Greens spokesperson for Whaling, Senator Whish-Wilson said, “Australia needs to send the strongest possible message to Japan that the illegal whaling and flouting of international law has to stop. If the Australian government won’t do this, then the Parliament must force their hand.
“All Australians of all political persuasions want to see whales protected.

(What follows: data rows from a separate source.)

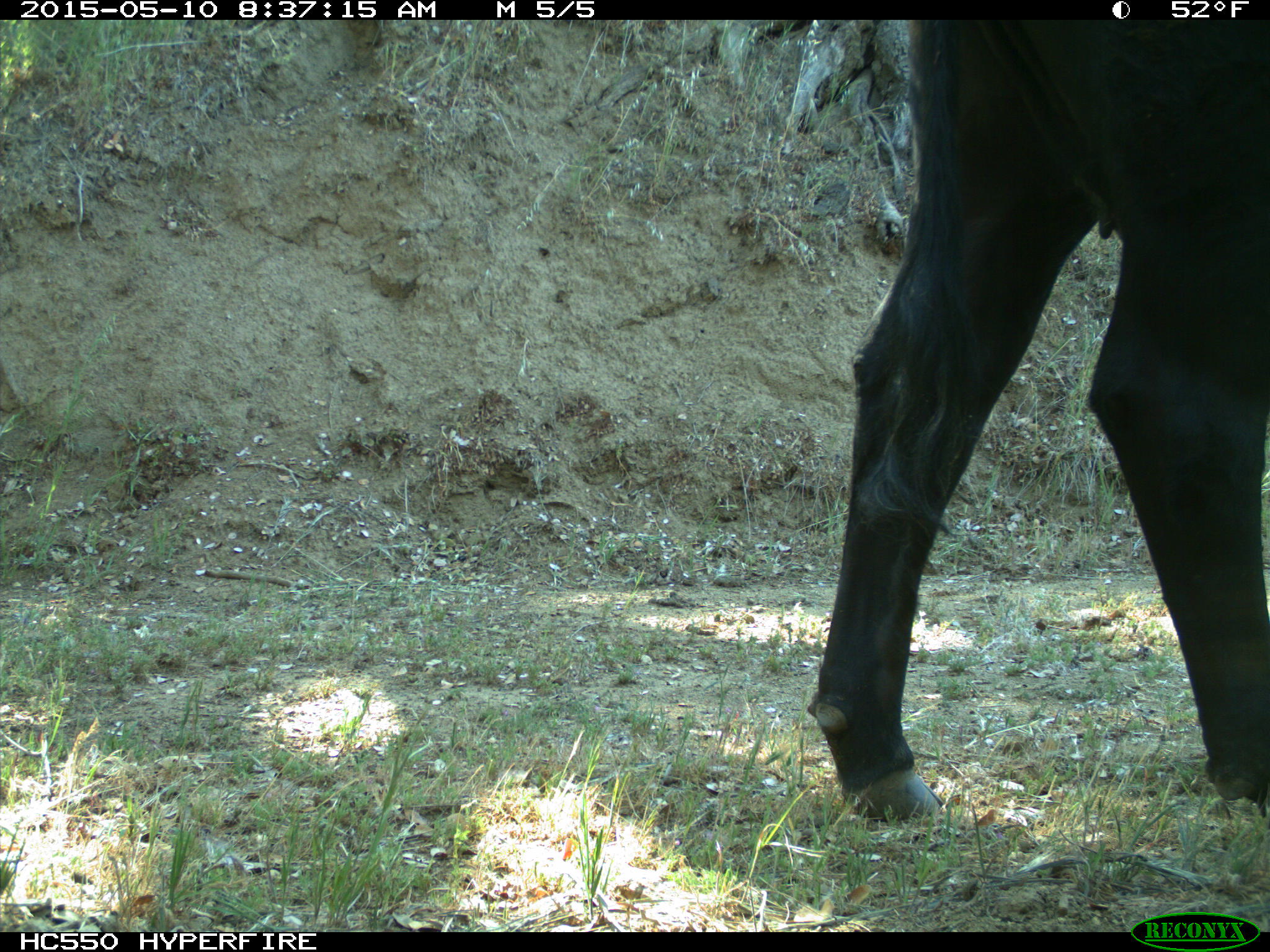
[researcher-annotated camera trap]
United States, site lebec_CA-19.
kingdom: Animalia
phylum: Chordata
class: Mammalia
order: Artiodactyla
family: Bovidae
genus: Bos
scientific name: Bos taurus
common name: domestic cow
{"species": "Bos taurus (domestic cow)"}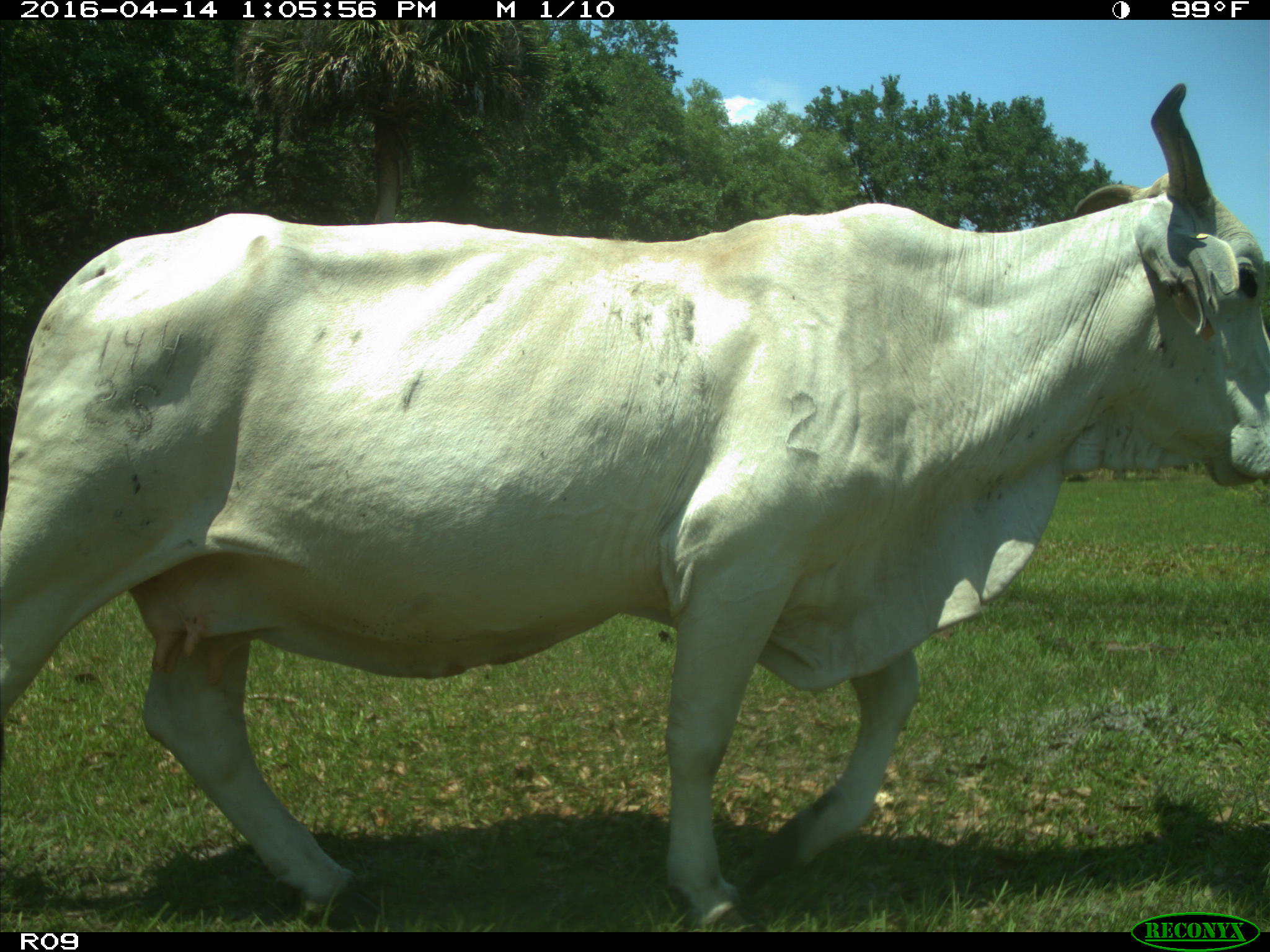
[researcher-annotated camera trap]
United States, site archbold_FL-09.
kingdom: Animalia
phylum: Chordata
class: Mammalia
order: Artiodactyla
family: Bovidae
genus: Bos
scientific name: Bos taurus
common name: domestic cow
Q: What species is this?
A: Bos taurus (domestic cow).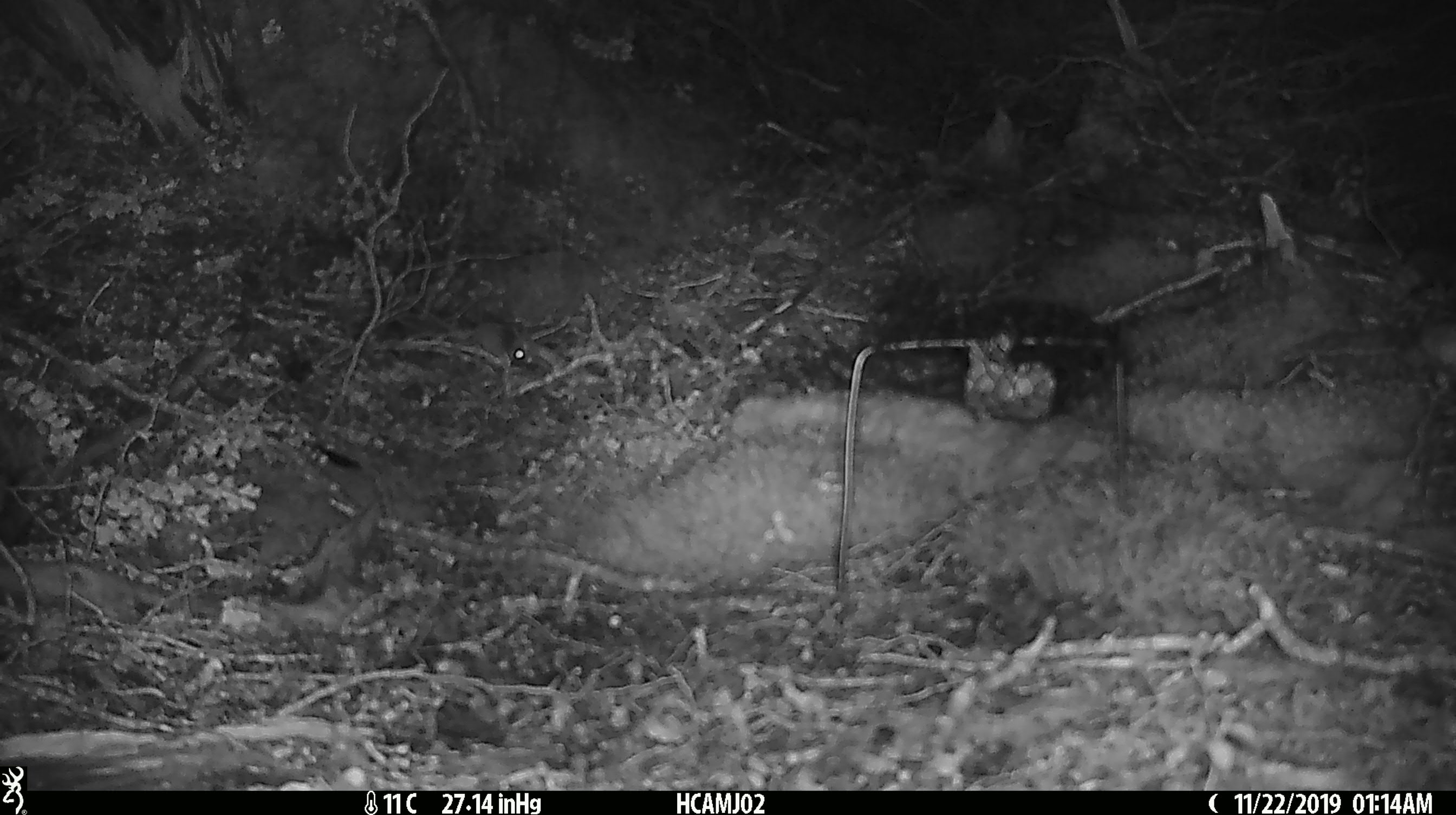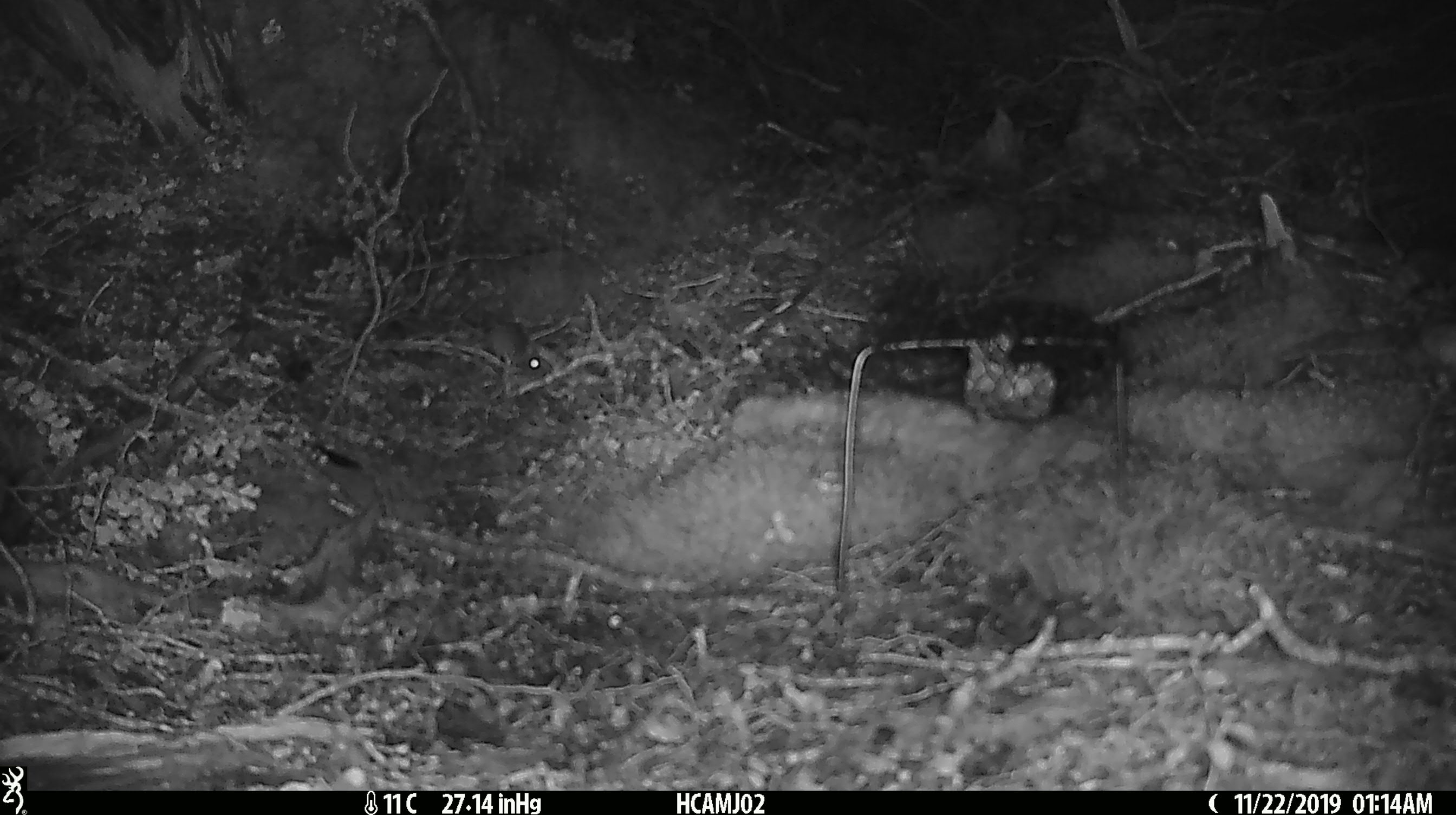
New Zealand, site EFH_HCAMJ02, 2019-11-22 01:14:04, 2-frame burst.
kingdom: Animalia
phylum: Chordata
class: Mammalia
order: Rodentia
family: Muridae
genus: Mus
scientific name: Mus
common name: mouse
Mouse (Mus).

This is an issue that historically has cut across the political divide.
“The Government has to send a patrol boat to the Southern Ocean forthwith, it needs to raise whaling with Japan immediately and publically, and it needs to start actively considering new legal strategies,” he concluded.
MOTION
That the Senate notes:
(a) in 1979 Australia adopted an anti-whaling policy, permanently ending whaling in Australian waters;
(b) in 1986 the International Whaling Commission moratorium on commercial whaling came into place;
(c) in March, 2014 Australia won its case against Japan in the International Court of Justice in regards to whaling in Antarctic waters;
(d) in November, 2014 Japan lodged a new whaling plan with the International Whaling Commission to slaughter 3,333 minke whales in Antarctic water;
(e) in April, 2015 the Scientific Committee rejected the need for lethal whale sampling in order for Japan to achieve its scientific objectives;
(f) on 19 of November of 2015 the Australia Federal Court fined the Japanese whaling company Kyodo $1 million for hunting whales within an Australian whale sanctuary; and
(g) This week the Japanese Government gave notice that the whaling fleet will be leaving port to carry out their commercial whaling this week.
And the Senate calls upon the Government and the Prime Minister to:
(a) uphold their election commitment and send a customs patrol vessel to monitor any Japanese whaling activity and collect evidence for future legal actions;
(b) raise the issue and express the disappointment of the Australian people directly with the Japanese Prime Minister during discussions on bilateral relations; and
(c) consider the option put forward by the Second Sydney Panel of Independent Experts to pursue United Nations Convention on the Law of the Sea dispute resolution mechanisms to hold Japan accountable for their continued commercial whaling.